If any of you out there are like me, you have looked at some of the UK fan sites and message boards and seen lots of posts like, "I just hope our new coach has an up-tempo style," "We have to get a coach who will press and run," or, "If I have to sit through one more season of slowball, I am gonna puke".
Well. So now we have hired a coach. What kind of style does Billy Gillispie play? The first place I always go to determine such things is to Ken Pomeroy's site. What I'll do below is list the raw and adjusted pace of play for Gillispie's teams for the last four years, 3 at TAMU and 1 at UTEP, and I'll throw in Florida, UK, and North Carolina's numbers from this year for comparison purposes:
At UTEP (2003-2004)
Raw Tempo: 69.3 poss/40 min National Rank=107
Adj Tempo: 69.5 poss/40 min National Rank=94
Raw Tempo: 66.6 poss/40 min National Rank=191
Adj Tempo: 65.8 poss/40 min National Rank=225
Raw Tempo: 65.5 poss/40 min National Rank=229
Adj Tempo: 64.5 poss/40 min National Rank=262
Raw Tempo: 65.4 poss/40 min National Rank=223
Adj Tempo: 65.0 poss/40 min National Rank=235
Raw Tempo: 67.6 poss/40 min National Rank=126
Adj Tempo: 66.9 poss/40 min National Rank=159
Raw Tempo: 67.1 poss/40 min National Rank=154
Adj Tempo: 66.8 poss/40 min National Rank=168
North Carolina (2006-2007)
Raw Tempo: 73.4 poss/40 min National Rank=12
Adj Tempo: 73.1 poss/40 min National Rank=9
Gillispie himself has said, "We're not going to play any particular style just for style's sake. We'll do the things that allow us the best chance to win." From looking at the pace he has played for the last few years at two different universities, it is hard to conclude that "uptempo" in any way describes the game he coaches. Only one time in the last 4 years has he played the game on average at a pace as fast as UK did this year.
Gillispie has essentially said that the kind of players he has will dictate the pace of play, and if you look at his 2004 UTEP team, you will see that they put up some big numbers offensively - three times scoring over 100 and another three times hanging at least 90 on their opponents.
But at TAMU, it is clear that Billy found a much slower style necessary. However, even this year, where TAMU's pace, on average, was slower than UK's, you will find games that TAMU played at a very high pace, such as vs. Texas, Colorado, Grambling and Missouri. Interestingly enough, TAMU won every one of its games played at 68 possessions or higher.
So what does all this say about the new UK coach?
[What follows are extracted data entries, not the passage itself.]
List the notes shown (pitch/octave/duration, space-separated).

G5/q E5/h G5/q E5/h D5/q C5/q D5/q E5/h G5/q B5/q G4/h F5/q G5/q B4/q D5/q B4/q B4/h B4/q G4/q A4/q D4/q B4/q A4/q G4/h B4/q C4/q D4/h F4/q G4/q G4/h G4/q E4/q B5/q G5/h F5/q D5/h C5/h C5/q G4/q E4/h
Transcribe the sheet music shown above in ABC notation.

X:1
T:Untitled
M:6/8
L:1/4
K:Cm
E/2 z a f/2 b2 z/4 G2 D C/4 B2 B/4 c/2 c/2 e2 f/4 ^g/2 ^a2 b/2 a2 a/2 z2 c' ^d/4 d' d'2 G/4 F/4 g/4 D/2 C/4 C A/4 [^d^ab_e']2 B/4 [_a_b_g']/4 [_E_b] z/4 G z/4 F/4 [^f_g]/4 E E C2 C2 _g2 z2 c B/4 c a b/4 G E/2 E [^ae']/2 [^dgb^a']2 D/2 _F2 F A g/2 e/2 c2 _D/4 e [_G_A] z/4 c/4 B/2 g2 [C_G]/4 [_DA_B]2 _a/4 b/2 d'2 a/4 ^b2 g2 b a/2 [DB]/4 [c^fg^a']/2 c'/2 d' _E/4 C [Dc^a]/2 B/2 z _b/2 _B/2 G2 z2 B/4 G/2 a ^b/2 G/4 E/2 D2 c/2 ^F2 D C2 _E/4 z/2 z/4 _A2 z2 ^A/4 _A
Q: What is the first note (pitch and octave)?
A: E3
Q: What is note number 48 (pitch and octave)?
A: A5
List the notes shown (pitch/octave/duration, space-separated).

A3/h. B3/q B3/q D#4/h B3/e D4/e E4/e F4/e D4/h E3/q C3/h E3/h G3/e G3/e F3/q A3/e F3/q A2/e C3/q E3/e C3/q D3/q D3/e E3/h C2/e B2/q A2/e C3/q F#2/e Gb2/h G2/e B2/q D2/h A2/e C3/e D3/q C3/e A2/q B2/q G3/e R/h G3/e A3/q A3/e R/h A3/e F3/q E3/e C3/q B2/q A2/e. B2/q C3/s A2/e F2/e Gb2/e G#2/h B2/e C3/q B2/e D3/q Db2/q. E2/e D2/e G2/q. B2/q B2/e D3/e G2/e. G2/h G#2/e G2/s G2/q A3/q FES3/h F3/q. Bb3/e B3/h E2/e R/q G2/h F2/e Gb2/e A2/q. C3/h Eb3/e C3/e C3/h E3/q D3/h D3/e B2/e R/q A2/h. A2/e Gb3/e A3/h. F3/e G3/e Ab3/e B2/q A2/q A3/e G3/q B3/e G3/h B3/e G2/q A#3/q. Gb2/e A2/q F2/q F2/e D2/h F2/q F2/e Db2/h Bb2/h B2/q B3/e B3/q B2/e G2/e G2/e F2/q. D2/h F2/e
Well, to me it says his teams seem to be successful playing at almost any pace. However, when I see teams gravitate to to numbers like TAMU or UK, it tells me that pushing the pace isn't something they will generally try to do. Instead, they will allow the other team to push the pace. This stands in stark contrast to North Carolina, who played only six games all year at a pace of 66 possessions or below and relentlessly tried to push the pace in every game they played.
Billy Gillispie also tends to coach tenacious man-to-man defense, which will tend to slow down any game. It's harder to push the pace against a good man-to-man than it is against zone, because it takes longer to get an open look.
Conveniently enough, Jerry Tipton has an article in today's Herald-Leader taking a look at Gillispie's style. He also looks at Pomeroy's numbers, and quotes Gillispie thus:
"I'd like to pressure full-court man-to-man," he said. "I love to run on every single opportunity (off opponents') misses and makes. I like to cause transition points with defense."
At a pep rally prior to his introductory news conference, Gillispie told fans he wanted Kentucky to take the initiative.
"We're going to be the aggressor on everything," he said. "... We're going to play as fast and hard as we can."
So what can we expect from a Gillispie-coached UK team, pacewise? I'm not really sure. I am inclined to take him at his word, but I'm not really sure what that means for the Kentucky team that will take the floor of Rupp arena next November. But I do know this - if the past is a reliable indicator, those who were hoping for a return of the press-and-shoot days of Rick Pitino are likely to be disappointed.